"Tatort: ​​The Victim": How good is the new Berlin thriller?

The Berlin "Tatort: ​​The Victim" (December 18, 8:15 p.

"Tatort: ​​The Victim": How good is the new Berlin thriller?

The Berlin "Tatort: ​​The Victim" (December 18, 8:15 p.m., the first) marks the first solo crime thriller by Commissioner Robert Karow (Mark Waschke, 50). Although he's not on duty this time, he's still dealing with a murder case during his "special leave".

After the death of his colleague Nina Rubin (Meret Becker, 53), Robert Karow is investigating solo in this case: a man of Karow's age is found dead in a wooded area. He died from a shot in the head. Everything at the crime scene points to a milieu execution, as Karow immediately states, although he is not responsible for the case. But Karow knows the dead man, Maik Balthasar (Andreas Pietschmann, 53), from his youth and finds out that he was an undercover agent.

Maik worked for Mesut Günes (Sahin Eryilmaz, 38), a well-known Berlin nightclub owner who is involved in numerous violent crimes, which, however, could never be clearly proven. Günes' fingerprints are found on the murder weapon. Prosecutor Sara Taghavi (Jasmin Tabatabai, 55) finally sees her chance to bring Günes to justice. However, he denies the murder. To the public prosecutor's annoyance, Karow is not satisfied with the obvious circumstantial evidence. Although she instructs him to stay out of it, the inconsistencies in the case do not leave him alone.

In order to find out what really happened, he takes a vacation, moves undercover into Maik's apartment and follows in his footsteps. Camilla (Kim Riedle, 40), who works in Günes' club and knew Maik well, becomes his ally. More and more he slips into the role of the dead man and dives deeper and deeper into his own past...

Yes. Relatively at the beginning of the crime story, which is very exciting for long stretches, two small children put together a jigsaw puzzle. Similarly, the inspector tries to put the many individual parts together into one big whole - and with him the viewers. Maik Balthasar explains an important element in the film in one of the many flashbacks: "The rules in mafia-like structures are almost always the same around the world in all cultures: Everything is based on trust, respect, honor, strength and fear - macho bullshit. Stupid , but reliable."

In further flashbacks, a lot is told about the childhood friendship between Karow and Balthasar. Since the opening episode of the Berlin team in 2015, the mostly selfish and ruthless investigator has not been seen so emotionally. "For me, what was special about this 'crime scene' was that the focus was not on a main role in the episode, but on the investigator himself. The case is also Karow and Karow is the case.

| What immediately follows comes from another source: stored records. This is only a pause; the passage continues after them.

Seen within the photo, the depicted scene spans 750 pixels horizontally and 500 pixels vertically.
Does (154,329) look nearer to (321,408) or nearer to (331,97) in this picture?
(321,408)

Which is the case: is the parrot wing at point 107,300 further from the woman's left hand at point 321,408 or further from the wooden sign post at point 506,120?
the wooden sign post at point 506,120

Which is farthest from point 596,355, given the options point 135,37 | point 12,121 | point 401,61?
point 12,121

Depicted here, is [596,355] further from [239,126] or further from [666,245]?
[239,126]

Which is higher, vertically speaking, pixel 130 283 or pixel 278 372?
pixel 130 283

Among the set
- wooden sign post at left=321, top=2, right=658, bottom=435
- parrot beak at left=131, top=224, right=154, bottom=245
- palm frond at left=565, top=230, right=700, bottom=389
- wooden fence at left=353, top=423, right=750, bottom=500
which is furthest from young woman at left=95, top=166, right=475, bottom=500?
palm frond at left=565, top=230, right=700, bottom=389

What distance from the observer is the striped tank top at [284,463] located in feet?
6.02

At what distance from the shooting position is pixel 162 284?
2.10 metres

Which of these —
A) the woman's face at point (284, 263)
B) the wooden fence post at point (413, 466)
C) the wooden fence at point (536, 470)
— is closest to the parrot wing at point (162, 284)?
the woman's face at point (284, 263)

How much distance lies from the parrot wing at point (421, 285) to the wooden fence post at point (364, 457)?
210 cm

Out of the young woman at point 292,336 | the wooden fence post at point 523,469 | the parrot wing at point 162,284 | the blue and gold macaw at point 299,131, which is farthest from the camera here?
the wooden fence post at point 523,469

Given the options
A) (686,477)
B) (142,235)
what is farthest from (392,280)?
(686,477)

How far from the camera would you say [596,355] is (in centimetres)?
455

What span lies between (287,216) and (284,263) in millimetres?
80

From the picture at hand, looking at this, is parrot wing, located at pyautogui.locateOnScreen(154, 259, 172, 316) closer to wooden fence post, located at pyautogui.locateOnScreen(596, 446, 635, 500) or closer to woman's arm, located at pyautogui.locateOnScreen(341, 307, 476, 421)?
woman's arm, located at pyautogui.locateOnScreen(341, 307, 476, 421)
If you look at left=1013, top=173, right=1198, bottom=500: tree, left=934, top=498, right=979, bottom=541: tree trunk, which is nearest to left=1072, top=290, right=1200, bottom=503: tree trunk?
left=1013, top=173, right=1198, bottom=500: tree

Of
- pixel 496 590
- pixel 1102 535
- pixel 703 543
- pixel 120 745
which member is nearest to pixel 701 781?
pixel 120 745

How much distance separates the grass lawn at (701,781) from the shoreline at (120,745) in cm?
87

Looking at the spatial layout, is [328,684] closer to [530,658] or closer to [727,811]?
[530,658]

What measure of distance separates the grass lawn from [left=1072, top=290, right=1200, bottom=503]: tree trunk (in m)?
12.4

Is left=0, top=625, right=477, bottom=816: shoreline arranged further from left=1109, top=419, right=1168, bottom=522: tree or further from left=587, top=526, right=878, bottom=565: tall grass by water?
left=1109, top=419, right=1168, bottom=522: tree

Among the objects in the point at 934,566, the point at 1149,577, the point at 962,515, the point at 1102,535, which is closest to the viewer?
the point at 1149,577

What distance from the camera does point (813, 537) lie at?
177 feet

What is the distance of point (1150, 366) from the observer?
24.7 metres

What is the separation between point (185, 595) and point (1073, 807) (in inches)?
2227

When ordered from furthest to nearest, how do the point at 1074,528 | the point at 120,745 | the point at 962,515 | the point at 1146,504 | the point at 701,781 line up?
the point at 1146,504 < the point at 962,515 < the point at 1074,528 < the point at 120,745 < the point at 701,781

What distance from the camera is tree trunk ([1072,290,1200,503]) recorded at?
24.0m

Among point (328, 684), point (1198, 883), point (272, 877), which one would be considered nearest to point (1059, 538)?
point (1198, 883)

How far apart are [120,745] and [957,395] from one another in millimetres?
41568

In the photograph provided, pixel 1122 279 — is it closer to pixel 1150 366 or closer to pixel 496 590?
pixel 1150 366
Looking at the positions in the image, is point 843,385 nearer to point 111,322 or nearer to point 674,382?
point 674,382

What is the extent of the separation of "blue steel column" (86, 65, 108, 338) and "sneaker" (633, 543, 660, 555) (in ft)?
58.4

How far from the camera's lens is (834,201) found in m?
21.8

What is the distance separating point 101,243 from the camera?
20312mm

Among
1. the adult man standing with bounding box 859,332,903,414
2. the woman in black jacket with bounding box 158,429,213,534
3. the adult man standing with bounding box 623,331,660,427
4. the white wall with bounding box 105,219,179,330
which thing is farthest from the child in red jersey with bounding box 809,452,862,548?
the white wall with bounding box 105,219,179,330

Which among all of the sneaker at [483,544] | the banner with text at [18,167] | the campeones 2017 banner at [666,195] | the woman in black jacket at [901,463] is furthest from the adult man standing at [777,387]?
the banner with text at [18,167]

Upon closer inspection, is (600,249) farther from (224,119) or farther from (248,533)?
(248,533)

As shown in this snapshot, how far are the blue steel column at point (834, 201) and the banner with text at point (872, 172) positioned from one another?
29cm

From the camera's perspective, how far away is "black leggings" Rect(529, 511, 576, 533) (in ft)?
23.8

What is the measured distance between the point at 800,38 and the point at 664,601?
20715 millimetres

The screenplay was both a thriller and a psychogram. That I found it extraordinary," enthuses director Stefan Schaller.

Not bad prerequisites for Karow's next Berlin crime phase, in which Corinna Harfouch (68) enters as Susanne Bonard, former LKA size and lecturer at the police academy. The two-part opening episode "Tatort: ​​Nothing but the truth" is scheduled to air in 2023. At the latest then we will know whether Karow gets along with her as well as with a person in "Tatort: ​​The Victim". With his new friendliness, he says about them: "In the top ten of the people I really like, you're in second place."

A small detail should not go unmentioned: Actor Andreas Pietschmann and his colleague Jasmin Tabatabai also really like each other in real life. The two live together with their two children (born 2009 and 2013) in Berlin.